_Exercise aim_: Return each line of the items below in which the word "table" appears.

_Given data_:
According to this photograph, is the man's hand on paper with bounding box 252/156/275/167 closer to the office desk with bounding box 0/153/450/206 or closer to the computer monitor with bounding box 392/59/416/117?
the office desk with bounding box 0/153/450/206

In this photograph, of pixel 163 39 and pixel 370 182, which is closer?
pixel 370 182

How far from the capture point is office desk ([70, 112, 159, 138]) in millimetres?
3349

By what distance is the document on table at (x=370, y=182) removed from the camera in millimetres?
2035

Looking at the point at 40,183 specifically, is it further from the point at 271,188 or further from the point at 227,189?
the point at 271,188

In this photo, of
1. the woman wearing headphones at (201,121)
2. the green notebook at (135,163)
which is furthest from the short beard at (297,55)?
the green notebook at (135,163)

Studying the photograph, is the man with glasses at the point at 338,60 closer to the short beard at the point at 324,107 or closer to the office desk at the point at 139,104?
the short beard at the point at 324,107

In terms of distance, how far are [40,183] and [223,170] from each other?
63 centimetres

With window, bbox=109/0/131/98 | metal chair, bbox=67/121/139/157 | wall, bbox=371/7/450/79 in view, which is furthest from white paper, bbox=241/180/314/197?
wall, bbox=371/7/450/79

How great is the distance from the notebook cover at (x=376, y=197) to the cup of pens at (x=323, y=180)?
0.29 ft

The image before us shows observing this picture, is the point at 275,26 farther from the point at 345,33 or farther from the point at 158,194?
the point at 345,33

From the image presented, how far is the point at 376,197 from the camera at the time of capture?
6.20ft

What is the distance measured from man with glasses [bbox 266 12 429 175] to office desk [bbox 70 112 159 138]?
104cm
==
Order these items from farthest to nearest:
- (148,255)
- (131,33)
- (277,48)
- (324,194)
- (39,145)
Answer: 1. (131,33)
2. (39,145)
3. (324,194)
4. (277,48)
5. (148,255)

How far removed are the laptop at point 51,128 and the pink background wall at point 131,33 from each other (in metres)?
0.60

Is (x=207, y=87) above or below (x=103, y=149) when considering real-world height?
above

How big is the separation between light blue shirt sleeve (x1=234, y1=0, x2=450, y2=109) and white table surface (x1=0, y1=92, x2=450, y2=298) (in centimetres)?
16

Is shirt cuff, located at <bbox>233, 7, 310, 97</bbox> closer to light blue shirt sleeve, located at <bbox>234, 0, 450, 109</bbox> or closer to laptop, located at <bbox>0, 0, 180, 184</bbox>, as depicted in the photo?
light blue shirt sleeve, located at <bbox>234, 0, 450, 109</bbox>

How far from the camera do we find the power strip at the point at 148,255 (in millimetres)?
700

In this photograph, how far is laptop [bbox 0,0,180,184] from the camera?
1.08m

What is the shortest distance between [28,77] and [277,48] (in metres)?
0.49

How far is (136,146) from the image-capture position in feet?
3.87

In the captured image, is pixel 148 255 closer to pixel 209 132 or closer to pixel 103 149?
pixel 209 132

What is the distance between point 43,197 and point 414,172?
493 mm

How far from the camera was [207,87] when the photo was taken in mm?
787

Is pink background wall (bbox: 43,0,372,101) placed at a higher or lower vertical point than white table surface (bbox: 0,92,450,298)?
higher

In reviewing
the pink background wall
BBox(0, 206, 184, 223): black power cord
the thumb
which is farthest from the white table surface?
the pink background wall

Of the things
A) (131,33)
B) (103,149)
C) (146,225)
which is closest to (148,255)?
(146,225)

_Output of the task_:
By what distance is the document on table at (x=370, y=182) removed from the camera in millimetres?
How big is the separation between light blue shirt sleeve (x1=234, y1=0, x2=450, y2=109) and white table surface (x1=0, y1=92, x2=450, y2=298) (in centimetres)?
Is pink background wall (bbox: 43,0,372,101) placed at a higher or lower vertical point than white table surface (bbox: 0,92,450,298)?
which is farthest from the white table surface?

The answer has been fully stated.